Each data value is associated with a key that can be used to look up the value from the cache. Redis works best with smaller values (100 kB or less), so consider chopping up bigger data into multiple keys. Storing larger values is possible (up to 500 MB), but increases network latency and can cause caching and out-of-memory issues if the cache isn't configured to expire old values.

What is a Redis key?

Redis keys are also binary-safe strings. Here are some guidelines for choosing keys:

  • Avoid long keys: They take up more memory and require longer lookup times because they have to be compared byte-by-byte. If you want to use a binary blob as the key, generate a unique hash and use that as the key instead. The maximum size of a key is 512 MB, but you should never use a key that size.
  • Use keys that can identify the data: For example, sport:football;date:2008-02-02 would be a better key than fb:8-2-2. The former is more readable, and the extra size is negligible. Find the balance between size and readability.
  • Use a convention: A good convention is object:ID, as in sport:football.

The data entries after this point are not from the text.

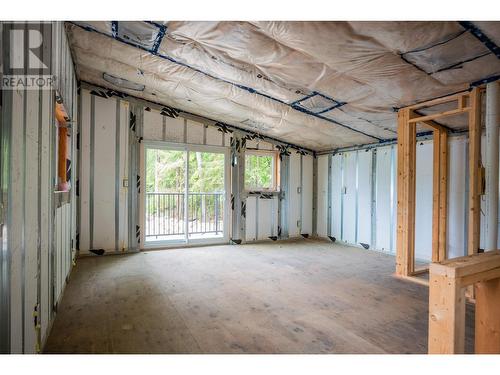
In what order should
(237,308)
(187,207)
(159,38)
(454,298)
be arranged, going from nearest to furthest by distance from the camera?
(454,298), (237,308), (159,38), (187,207)

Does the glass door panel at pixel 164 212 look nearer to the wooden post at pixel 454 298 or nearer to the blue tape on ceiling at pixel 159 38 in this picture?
the blue tape on ceiling at pixel 159 38

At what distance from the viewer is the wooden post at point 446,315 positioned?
146cm

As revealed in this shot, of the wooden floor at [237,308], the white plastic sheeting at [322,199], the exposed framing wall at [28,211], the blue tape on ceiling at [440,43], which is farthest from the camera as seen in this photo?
the white plastic sheeting at [322,199]

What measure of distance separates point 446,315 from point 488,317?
546 millimetres

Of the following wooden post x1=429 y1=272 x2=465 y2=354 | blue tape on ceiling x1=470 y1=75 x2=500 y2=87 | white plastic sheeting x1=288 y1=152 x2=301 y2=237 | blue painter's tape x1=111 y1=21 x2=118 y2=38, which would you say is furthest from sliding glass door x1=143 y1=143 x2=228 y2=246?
wooden post x1=429 y1=272 x2=465 y2=354

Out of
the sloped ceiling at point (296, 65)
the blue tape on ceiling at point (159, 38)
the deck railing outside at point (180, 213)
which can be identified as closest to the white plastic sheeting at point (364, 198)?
the sloped ceiling at point (296, 65)

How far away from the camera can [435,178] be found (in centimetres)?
427

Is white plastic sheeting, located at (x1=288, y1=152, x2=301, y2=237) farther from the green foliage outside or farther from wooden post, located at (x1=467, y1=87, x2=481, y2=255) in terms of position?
wooden post, located at (x1=467, y1=87, x2=481, y2=255)

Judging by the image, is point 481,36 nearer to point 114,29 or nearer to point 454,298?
point 454,298

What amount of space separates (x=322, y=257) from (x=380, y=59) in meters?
3.47

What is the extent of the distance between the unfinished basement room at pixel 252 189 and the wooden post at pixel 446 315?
1 centimetres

How is data stored in a Redis cache?

Data in Redis is stored in nodes and clusters.

Nodes are a space in Redis where your data is stored.

Clusters are sets of three or more nodes across which your dataset is split. Clusters are useful because your operations continue if a node fails or is unable to communicate to the rest of the cluster.

What are Redis caching architectures?

Redis caching architecture is how we distribute our data in the cache. Redis distributes data in three major ways:

  1. Single node
  2. Multiple node
  3. Clustered

Redis caching architectures are split across Azure by tiers:

Basic cache

A basic cache provides you with a single node Redis cache. The complete dataset is stored in a single node. This tier is ideal for development, testing, and noncritical workloads.

Standard cache

The standard cache creates multiple node architectures. Redis replicates a cache in a two-node primary/secondary configuration. Azure manages the replication between the two nodes and creates a production-ready cache with primary/secondary replication.

Premium tier

The premium tier includes the features of the standard tier, but adds the ability to persist data, take snapshots, and back up data. With this tier, you can create a Redis cluster that shares data across multiple Redis nodes to increase available memory. The premium tier also supports an Azure Virtual Network to give you complete control over your connections, subnets, IP addressing, and network isolation. This tier also includes geo-replication, so you can ensure your data is close to the app that's consuming it.

Summary

A database is great for storing large amounts of data, but there's an inherent latency when looking up data. You send a query. The server interprets the query, looks up the data, and returns it. Servers also have capacity limits for handling requests. If too many requests are made, data retrieval is likely to slow down. Caching stores frequently requested data in memory that can be returned faster than querying a database, which should lower latency and increase performance. Azure Cache for Redis gives you access to a secure, dedicated, and scalable Redis cache, hosted in Azure and managed by Microsoft.